Tecumseh, with his red braves, made a very different stand against Colonel Richard Johnson. Unlike the precipitate firing of the British infantry, these gallant savages reserved theirs till close pressed, then delivered volleys with deadly aim and effect. Embarrassed by the swamp, Colonel Johnson found it necessary to dismount his men. As soon as Governor Shelby heard the musketry from his station, the old soldier, eager for action, led up his men. After some time of close, sharp, and mutually destructive fighting, the Indians were forced to give way, but not without sacrificing three times as many lives as the English, and leaving infinitely fewer prisoners as trophies to their conquerors. Active and conspicuous, invincible and exemplary, the valiant Tecumseh fought till he fell pierced with several balls and died a hero's death. The Indian chief on whom the savage command devolved deplored to General Harrison, after the battle, the treacherous cowardice of their father, General Proctor, by which term of veneration he still mentioned that recreant superior..

Colonel Richard Johnson's task in conflict with Tecumseh was much longer, bloodier, and more difficult, though no bolder, than his brother's vanquishing the English. Whether with his own hand he killed the Indian chieftain is among the disputed occurrences of a conflict in which his conduct requires no additional celebrity. He was repeatedly shot, and desperately wounded..

The battle of the Thames was our first regular and considerable victory. I have not attempted to describe its professional, or indeed particular, features; that having been done by so many others. Truth, always difficult of attainment, is hardly a rudiment of narration when involving personal animosities and vanities, exacerbated by national prejudices. In fact, no one person witnesses much of most battles, but must be content with various reports from others. Hence the English proverb that falsehood glares on every French bulletin.. The result of the Northwestern campaign was to relieve great regions from English power and Indian devastation.

[Ingersoll proceeds to say, in justice to English soldiers, "Thousands of hard- fought fields in every quarter and with every people of the world, by land and sea, attest the stubborn valor of British troops. No history can deny their characteristic courage and fortitude. But English murderers and thieves became cowards in Canada; hard words, but true. To save themselves from retaliation, and their ill-got plunder from recapture, they laid down their arms to an inferior force of raw troops, while their commander fled in the first moment of encounter."

During the period of the events above related, an Indian war was taking place in the South which was attended with the ordinary barbarities of such outbreaks.

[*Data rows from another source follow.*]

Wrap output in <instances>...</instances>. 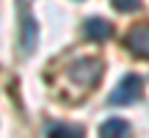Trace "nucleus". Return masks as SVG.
I'll list each match as a JSON object with an SVG mask.
<instances>
[{
  "mask_svg": "<svg viewBox=\"0 0 149 138\" xmlns=\"http://www.w3.org/2000/svg\"><path fill=\"white\" fill-rule=\"evenodd\" d=\"M130 133H133L130 122L127 119H119V116H111L100 127V138H130Z\"/></svg>",
  "mask_w": 149,
  "mask_h": 138,
  "instance_id": "423d86ee",
  "label": "nucleus"
},
{
  "mask_svg": "<svg viewBox=\"0 0 149 138\" xmlns=\"http://www.w3.org/2000/svg\"><path fill=\"white\" fill-rule=\"evenodd\" d=\"M47 138H83V127H74V124H50Z\"/></svg>",
  "mask_w": 149,
  "mask_h": 138,
  "instance_id": "0eeeda50",
  "label": "nucleus"
},
{
  "mask_svg": "<svg viewBox=\"0 0 149 138\" xmlns=\"http://www.w3.org/2000/svg\"><path fill=\"white\" fill-rule=\"evenodd\" d=\"M83 33L91 42H108V39L113 36V25L108 20H102V17H91V20H86Z\"/></svg>",
  "mask_w": 149,
  "mask_h": 138,
  "instance_id": "20e7f679",
  "label": "nucleus"
},
{
  "mask_svg": "<svg viewBox=\"0 0 149 138\" xmlns=\"http://www.w3.org/2000/svg\"><path fill=\"white\" fill-rule=\"evenodd\" d=\"M102 72H105V66H102L100 58H80L69 66V80L77 83L80 89H94L100 83Z\"/></svg>",
  "mask_w": 149,
  "mask_h": 138,
  "instance_id": "f257e3e1",
  "label": "nucleus"
},
{
  "mask_svg": "<svg viewBox=\"0 0 149 138\" xmlns=\"http://www.w3.org/2000/svg\"><path fill=\"white\" fill-rule=\"evenodd\" d=\"M127 47L141 58H149V25H135L127 36Z\"/></svg>",
  "mask_w": 149,
  "mask_h": 138,
  "instance_id": "39448f33",
  "label": "nucleus"
},
{
  "mask_svg": "<svg viewBox=\"0 0 149 138\" xmlns=\"http://www.w3.org/2000/svg\"><path fill=\"white\" fill-rule=\"evenodd\" d=\"M141 94H144V83H141L138 75H124L122 83L113 89L111 94V105H133V102L141 100Z\"/></svg>",
  "mask_w": 149,
  "mask_h": 138,
  "instance_id": "f03ea898",
  "label": "nucleus"
},
{
  "mask_svg": "<svg viewBox=\"0 0 149 138\" xmlns=\"http://www.w3.org/2000/svg\"><path fill=\"white\" fill-rule=\"evenodd\" d=\"M19 20H22V31H19V44H22V53L31 55L36 50V42H39V22L33 17V11L28 8V3L19 8Z\"/></svg>",
  "mask_w": 149,
  "mask_h": 138,
  "instance_id": "7ed1b4c3",
  "label": "nucleus"
},
{
  "mask_svg": "<svg viewBox=\"0 0 149 138\" xmlns=\"http://www.w3.org/2000/svg\"><path fill=\"white\" fill-rule=\"evenodd\" d=\"M141 3H144V0H111V6H113L116 11H122V14L138 11V8H141Z\"/></svg>",
  "mask_w": 149,
  "mask_h": 138,
  "instance_id": "6e6552de",
  "label": "nucleus"
}]
</instances>
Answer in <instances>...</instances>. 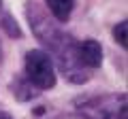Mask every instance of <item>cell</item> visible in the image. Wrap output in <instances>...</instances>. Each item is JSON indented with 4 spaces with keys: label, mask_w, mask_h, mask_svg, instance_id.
Masks as SVG:
<instances>
[{
    "label": "cell",
    "mask_w": 128,
    "mask_h": 119,
    "mask_svg": "<svg viewBox=\"0 0 128 119\" xmlns=\"http://www.w3.org/2000/svg\"><path fill=\"white\" fill-rule=\"evenodd\" d=\"M56 58H58V66L62 70V74L66 77V81L70 83H86L90 81L92 77V70H88L86 66L81 64L79 60V53H77V41L66 34L64 41L56 47Z\"/></svg>",
    "instance_id": "1"
},
{
    "label": "cell",
    "mask_w": 128,
    "mask_h": 119,
    "mask_svg": "<svg viewBox=\"0 0 128 119\" xmlns=\"http://www.w3.org/2000/svg\"><path fill=\"white\" fill-rule=\"evenodd\" d=\"M24 70H26V79L36 87L38 92L41 89H51L56 85V68L51 58L45 51H28L26 60H24Z\"/></svg>",
    "instance_id": "2"
},
{
    "label": "cell",
    "mask_w": 128,
    "mask_h": 119,
    "mask_svg": "<svg viewBox=\"0 0 128 119\" xmlns=\"http://www.w3.org/2000/svg\"><path fill=\"white\" fill-rule=\"evenodd\" d=\"M79 115L86 119H126V94L88 98L86 104H79Z\"/></svg>",
    "instance_id": "3"
},
{
    "label": "cell",
    "mask_w": 128,
    "mask_h": 119,
    "mask_svg": "<svg viewBox=\"0 0 128 119\" xmlns=\"http://www.w3.org/2000/svg\"><path fill=\"white\" fill-rule=\"evenodd\" d=\"M26 13H28V19H30L32 32L36 34V38L43 43V45H47L49 49H56V47L64 41V36H66V34H64L62 30H60V28L51 21L49 15H45V11H43L41 6H36L32 0L28 2Z\"/></svg>",
    "instance_id": "4"
},
{
    "label": "cell",
    "mask_w": 128,
    "mask_h": 119,
    "mask_svg": "<svg viewBox=\"0 0 128 119\" xmlns=\"http://www.w3.org/2000/svg\"><path fill=\"white\" fill-rule=\"evenodd\" d=\"M77 53H79V60L81 64L86 66L88 70L94 72L102 62V47L98 45L96 41H81L77 43Z\"/></svg>",
    "instance_id": "5"
},
{
    "label": "cell",
    "mask_w": 128,
    "mask_h": 119,
    "mask_svg": "<svg viewBox=\"0 0 128 119\" xmlns=\"http://www.w3.org/2000/svg\"><path fill=\"white\" fill-rule=\"evenodd\" d=\"M47 6H49L54 19L66 21L70 17V13H73V9H75V0H47Z\"/></svg>",
    "instance_id": "6"
},
{
    "label": "cell",
    "mask_w": 128,
    "mask_h": 119,
    "mask_svg": "<svg viewBox=\"0 0 128 119\" xmlns=\"http://www.w3.org/2000/svg\"><path fill=\"white\" fill-rule=\"evenodd\" d=\"M13 96L17 98L19 102H28L34 96H38V89L32 85L26 77H22V79H17V81L13 83Z\"/></svg>",
    "instance_id": "7"
},
{
    "label": "cell",
    "mask_w": 128,
    "mask_h": 119,
    "mask_svg": "<svg viewBox=\"0 0 128 119\" xmlns=\"http://www.w3.org/2000/svg\"><path fill=\"white\" fill-rule=\"evenodd\" d=\"M0 23H2L4 32L9 34L11 38H22V30H19V26L13 21V17H11V15H4V17L0 19Z\"/></svg>",
    "instance_id": "8"
},
{
    "label": "cell",
    "mask_w": 128,
    "mask_h": 119,
    "mask_svg": "<svg viewBox=\"0 0 128 119\" xmlns=\"http://www.w3.org/2000/svg\"><path fill=\"white\" fill-rule=\"evenodd\" d=\"M126 28H128L126 21H120L118 26L113 28V36H115V41H118L122 47H126Z\"/></svg>",
    "instance_id": "9"
},
{
    "label": "cell",
    "mask_w": 128,
    "mask_h": 119,
    "mask_svg": "<svg viewBox=\"0 0 128 119\" xmlns=\"http://www.w3.org/2000/svg\"><path fill=\"white\" fill-rule=\"evenodd\" d=\"M56 119H86V117L79 115V113H68V115H60V117H56Z\"/></svg>",
    "instance_id": "10"
},
{
    "label": "cell",
    "mask_w": 128,
    "mask_h": 119,
    "mask_svg": "<svg viewBox=\"0 0 128 119\" xmlns=\"http://www.w3.org/2000/svg\"><path fill=\"white\" fill-rule=\"evenodd\" d=\"M0 119H13V117H11L9 113H0Z\"/></svg>",
    "instance_id": "11"
},
{
    "label": "cell",
    "mask_w": 128,
    "mask_h": 119,
    "mask_svg": "<svg viewBox=\"0 0 128 119\" xmlns=\"http://www.w3.org/2000/svg\"><path fill=\"white\" fill-rule=\"evenodd\" d=\"M0 4H2V0H0Z\"/></svg>",
    "instance_id": "12"
}]
</instances>
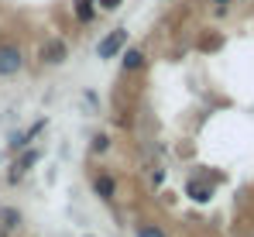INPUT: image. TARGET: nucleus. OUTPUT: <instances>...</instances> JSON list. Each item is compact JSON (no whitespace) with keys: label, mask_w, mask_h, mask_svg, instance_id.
Segmentation results:
<instances>
[{"label":"nucleus","mask_w":254,"mask_h":237,"mask_svg":"<svg viewBox=\"0 0 254 237\" xmlns=\"http://www.w3.org/2000/svg\"><path fill=\"white\" fill-rule=\"evenodd\" d=\"M38 59H42L45 66H62V62L69 59V45L62 38H48L42 48H38Z\"/></svg>","instance_id":"2"},{"label":"nucleus","mask_w":254,"mask_h":237,"mask_svg":"<svg viewBox=\"0 0 254 237\" xmlns=\"http://www.w3.org/2000/svg\"><path fill=\"white\" fill-rule=\"evenodd\" d=\"M0 227L3 231H17L21 227V213L14 206H0Z\"/></svg>","instance_id":"9"},{"label":"nucleus","mask_w":254,"mask_h":237,"mask_svg":"<svg viewBox=\"0 0 254 237\" xmlns=\"http://www.w3.org/2000/svg\"><path fill=\"white\" fill-rule=\"evenodd\" d=\"M186 196H189V199H196V203H210V196H213V186L192 175V179H189V186H186Z\"/></svg>","instance_id":"5"},{"label":"nucleus","mask_w":254,"mask_h":237,"mask_svg":"<svg viewBox=\"0 0 254 237\" xmlns=\"http://www.w3.org/2000/svg\"><path fill=\"white\" fill-rule=\"evenodd\" d=\"M134 237H165V231H162L158 224H148V220H141V224L134 227Z\"/></svg>","instance_id":"11"},{"label":"nucleus","mask_w":254,"mask_h":237,"mask_svg":"<svg viewBox=\"0 0 254 237\" xmlns=\"http://www.w3.org/2000/svg\"><path fill=\"white\" fill-rule=\"evenodd\" d=\"M196 48H199V52H216V48H223V38H220V35H213V31H206L203 38L196 41Z\"/></svg>","instance_id":"10"},{"label":"nucleus","mask_w":254,"mask_h":237,"mask_svg":"<svg viewBox=\"0 0 254 237\" xmlns=\"http://www.w3.org/2000/svg\"><path fill=\"white\" fill-rule=\"evenodd\" d=\"M35 161H38V152H24V155L14 161V168H10V182H17L24 172H31V168H35Z\"/></svg>","instance_id":"6"},{"label":"nucleus","mask_w":254,"mask_h":237,"mask_svg":"<svg viewBox=\"0 0 254 237\" xmlns=\"http://www.w3.org/2000/svg\"><path fill=\"white\" fill-rule=\"evenodd\" d=\"M93 189H96V196H100V199L110 203V199L117 196V179H114L110 172H100V175L93 179Z\"/></svg>","instance_id":"4"},{"label":"nucleus","mask_w":254,"mask_h":237,"mask_svg":"<svg viewBox=\"0 0 254 237\" xmlns=\"http://www.w3.org/2000/svg\"><path fill=\"white\" fill-rule=\"evenodd\" d=\"M210 3H220V7H227V3H230V0H210Z\"/></svg>","instance_id":"14"},{"label":"nucleus","mask_w":254,"mask_h":237,"mask_svg":"<svg viewBox=\"0 0 254 237\" xmlns=\"http://www.w3.org/2000/svg\"><path fill=\"white\" fill-rule=\"evenodd\" d=\"M21 66H24V52L10 41L0 45V76H14V73H21Z\"/></svg>","instance_id":"1"},{"label":"nucleus","mask_w":254,"mask_h":237,"mask_svg":"<svg viewBox=\"0 0 254 237\" xmlns=\"http://www.w3.org/2000/svg\"><path fill=\"white\" fill-rule=\"evenodd\" d=\"M107 148H110V134H96V138H93V152H96V155H103Z\"/></svg>","instance_id":"12"},{"label":"nucleus","mask_w":254,"mask_h":237,"mask_svg":"<svg viewBox=\"0 0 254 237\" xmlns=\"http://www.w3.org/2000/svg\"><path fill=\"white\" fill-rule=\"evenodd\" d=\"M124 45H127V31H124V28H117V31H110L107 38L96 45V55H100V59H114V55L124 52Z\"/></svg>","instance_id":"3"},{"label":"nucleus","mask_w":254,"mask_h":237,"mask_svg":"<svg viewBox=\"0 0 254 237\" xmlns=\"http://www.w3.org/2000/svg\"><path fill=\"white\" fill-rule=\"evenodd\" d=\"M144 62H148V55H144L141 48H127V52H124V73H137V69H144Z\"/></svg>","instance_id":"7"},{"label":"nucleus","mask_w":254,"mask_h":237,"mask_svg":"<svg viewBox=\"0 0 254 237\" xmlns=\"http://www.w3.org/2000/svg\"><path fill=\"white\" fill-rule=\"evenodd\" d=\"M72 10H76V21H79V24H89V21L96 17V0H76Z\"/></svg>","instance_id":"8"},{"label":"nucleus","mask_w":254,"mask_h":237,"mask_svg":"<svg viewBox=\"0 0 254 237\" xmlns=\"http://www.w3.org/2000/svg\"><path fill=\"white\" fill-rule=\"evenodd\" d=\"M124 0H96V7H103V10H117Z\"/></svg>","instance_id":"13"}]
</instances>
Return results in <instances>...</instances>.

Tecumseh, the bitter foe of the Americans and the head of the great Indian confederacy of the North, had used his influence to stir up the Southern tribes to war. His efforts proved successful with the Creeks, who took up the hatchet and made a sudden assault upon the settlements. Fort Mimms, in Alabama, in which many families of settlers had collected for safety, was taken by surprise, and its inmates, numbering nearly three hundred men, women, and children, were massacred with the usual cruelty of the Indians. General Andrew Jackson, the commander of the Tennessee militia, immediately marched into the Creek country, and a series of battles commenced which ended in the complete subjection of the savages. General Coffee, with nine hundred men, surrounded a body of Indians at Tallusahatchee, and killed about two hundred, not a warrior escaping. The battles of Talladega, Autosse, Emucfau, and others followed, with defeat to the Indians, though with much loss to the Americans. The last fight took place at the Horse-Shoe Bend of the Tallapoosa. Here the Indian fort was carried by assault, and the Indians, seeing no way of escape, continued to fight until nearly all were slain. This broke the power of the Creeks, and they soon after submitted to the whites.]